Kala itu, Riady mengungkapkan ambisinya untuk membangun bank baru. Salim yang sedang mencari sosok tepat untuk mengelola Bank Windu Kencana, Bank Dewa Ruci, dan Bank Central Asia (BCA), melihat Riady sebagai jawaban. Keputusan Salim memilih Riady ternyata bukan hanya didasari perhitungan bisnis semata.

Richard Borsuk dan Nancy Chng dalam buku "Liem Sioe Liong dan Salim Group: Pilar Bisnis Soeharto" mengungkapkan, Salim sering mengunjungi Gunung Kawi untuk meminta petunjuk dari peramal. "Sekembalinya dari Gunung Kawi (menemui peramal), dengan keyakinan dia berkata kalau ‘aku akan menjadi Tang Sheng untuk Mochtar’," tulis mereka.

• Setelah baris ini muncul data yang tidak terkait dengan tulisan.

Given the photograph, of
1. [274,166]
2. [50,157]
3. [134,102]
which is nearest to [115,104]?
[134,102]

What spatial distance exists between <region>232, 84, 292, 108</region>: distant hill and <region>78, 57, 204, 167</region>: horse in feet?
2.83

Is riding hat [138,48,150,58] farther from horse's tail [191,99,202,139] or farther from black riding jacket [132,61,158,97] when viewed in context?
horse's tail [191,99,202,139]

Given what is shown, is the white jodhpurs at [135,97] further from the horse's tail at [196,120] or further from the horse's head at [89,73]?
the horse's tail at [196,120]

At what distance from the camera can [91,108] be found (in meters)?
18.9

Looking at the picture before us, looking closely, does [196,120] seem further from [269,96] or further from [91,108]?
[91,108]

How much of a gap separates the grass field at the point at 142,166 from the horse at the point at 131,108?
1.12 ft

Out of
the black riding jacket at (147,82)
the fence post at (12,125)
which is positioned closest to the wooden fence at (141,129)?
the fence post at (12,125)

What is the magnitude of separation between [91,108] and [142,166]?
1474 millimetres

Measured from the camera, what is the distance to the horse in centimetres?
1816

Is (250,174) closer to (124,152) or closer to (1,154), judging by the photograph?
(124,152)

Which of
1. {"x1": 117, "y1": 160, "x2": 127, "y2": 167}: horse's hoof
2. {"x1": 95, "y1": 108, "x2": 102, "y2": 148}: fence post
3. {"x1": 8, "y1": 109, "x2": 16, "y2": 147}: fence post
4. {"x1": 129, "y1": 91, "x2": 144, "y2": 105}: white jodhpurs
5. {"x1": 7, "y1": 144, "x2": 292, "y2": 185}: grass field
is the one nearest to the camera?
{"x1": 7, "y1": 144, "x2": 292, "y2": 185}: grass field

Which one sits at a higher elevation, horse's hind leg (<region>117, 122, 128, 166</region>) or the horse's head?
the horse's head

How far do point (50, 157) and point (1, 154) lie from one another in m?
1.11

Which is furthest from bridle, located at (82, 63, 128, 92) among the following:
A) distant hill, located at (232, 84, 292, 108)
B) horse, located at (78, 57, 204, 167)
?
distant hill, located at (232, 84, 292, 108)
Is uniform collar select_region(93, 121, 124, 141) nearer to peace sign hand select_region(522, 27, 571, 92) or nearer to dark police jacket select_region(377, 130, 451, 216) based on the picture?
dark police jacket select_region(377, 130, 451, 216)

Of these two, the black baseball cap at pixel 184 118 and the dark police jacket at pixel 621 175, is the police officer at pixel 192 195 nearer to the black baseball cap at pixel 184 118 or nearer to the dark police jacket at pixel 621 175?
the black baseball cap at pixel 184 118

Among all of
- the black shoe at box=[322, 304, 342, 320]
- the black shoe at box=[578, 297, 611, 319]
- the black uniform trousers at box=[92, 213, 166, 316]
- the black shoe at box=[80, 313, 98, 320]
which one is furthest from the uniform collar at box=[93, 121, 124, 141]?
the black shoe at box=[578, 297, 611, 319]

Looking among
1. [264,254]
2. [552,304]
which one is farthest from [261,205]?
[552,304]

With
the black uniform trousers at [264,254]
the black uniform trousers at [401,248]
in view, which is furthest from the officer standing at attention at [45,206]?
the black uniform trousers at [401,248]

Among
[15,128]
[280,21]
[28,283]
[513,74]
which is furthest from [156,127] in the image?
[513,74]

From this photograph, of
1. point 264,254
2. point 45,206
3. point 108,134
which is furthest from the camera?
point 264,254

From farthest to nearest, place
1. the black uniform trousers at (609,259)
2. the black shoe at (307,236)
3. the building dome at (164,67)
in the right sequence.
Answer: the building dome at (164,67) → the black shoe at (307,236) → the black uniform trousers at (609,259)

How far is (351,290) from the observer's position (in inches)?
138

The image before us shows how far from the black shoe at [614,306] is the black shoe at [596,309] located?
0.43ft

Gunung Kawi memang dikenal sebagai tempat ziarah dan mencari ramalan. Salim bahkan rela bolak-balik Surabaya-Gunung Kawi 3-5 kali setahun untuk berdiam diri di kuil China. Setiap akan memulai bisnis besar, ia selalu meminta saran peramal dan melakukan ritual khusus.
Menurut Richard dan Nancy, Salim sering menggunakan cara-cara gaib untuk memutuskan langkah bisnis. Ia akan menggoyang-goyangkan tabung bambu berisi lidi bertuliskan ramalan, lalu meminta rahib atau peramal untuk menafsirkannya.
Kepercayaan Salim pada hal mistik sangat kuat. Ia tak ingin salah langkah dan merugi jika tidak mengikuti saran peramal. Bahkan, saat memulai kerjasama dengan ‘Gang of Four’ pada tahun 1968, Salim bersikeras memilih ruangan kecil yang sesak karena dianggap memiliki feng shui yang baik. Keputusan ini terbukti membawa keberuntungan bagi bisnis mereka.
Berkat kepercayaannya pada hal mistik, bisnis Salim terus berkembang pesat hingga menjadikannya salah satu konglomerat terkaya di Indonesia.